Engaging in Battle

The Iliad is an ancient Greek epic poem that describes the siege of Troy. Part of the battle has the gods and goddesses of Olympus joining the Greeks and Trojans, on each side of the conflict.

A more recent struggle was the Spanish Civil War where fascists and communists fought in Spain; so important were the values represented by each side of the conflict that young people from all over Europe joined the Spanish forces. The current struggle against Assad of Syria and ISIS has recently been compared to the Spanish conflict.

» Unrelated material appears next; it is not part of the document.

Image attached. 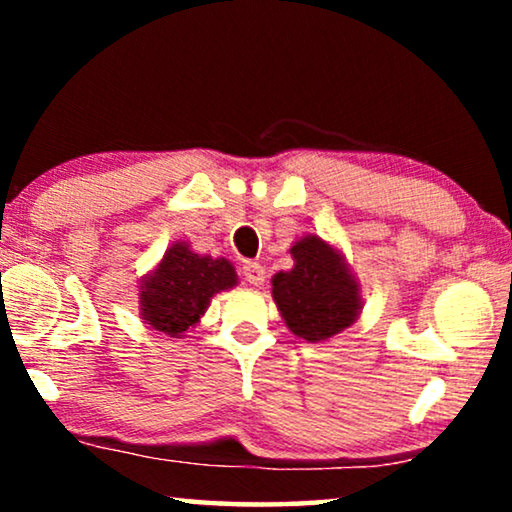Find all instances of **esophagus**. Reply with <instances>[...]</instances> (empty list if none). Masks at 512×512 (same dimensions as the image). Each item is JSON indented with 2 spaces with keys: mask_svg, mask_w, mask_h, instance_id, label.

The young gentleman who has just returned from Syria to his family in Queensland, I am not sure whether he is genetically related to the Kurdish fighters of Syria. If he is Kurdish he may feel that it is his destiny to struggle against Assad’s dictatorship and the lawless anarchy of the caliphate. If not, I think it entirely regrettable that he and his family feel that he was entitled to travel to Syria and take up arms in what he considered a just cause. I feel the Australian people are entitled to know what has prompted his return? Has he killed a sufficient number of people? Who feels that they are entitled to make the moral decision to go to Syria and use weapons and engage in bloody conflict?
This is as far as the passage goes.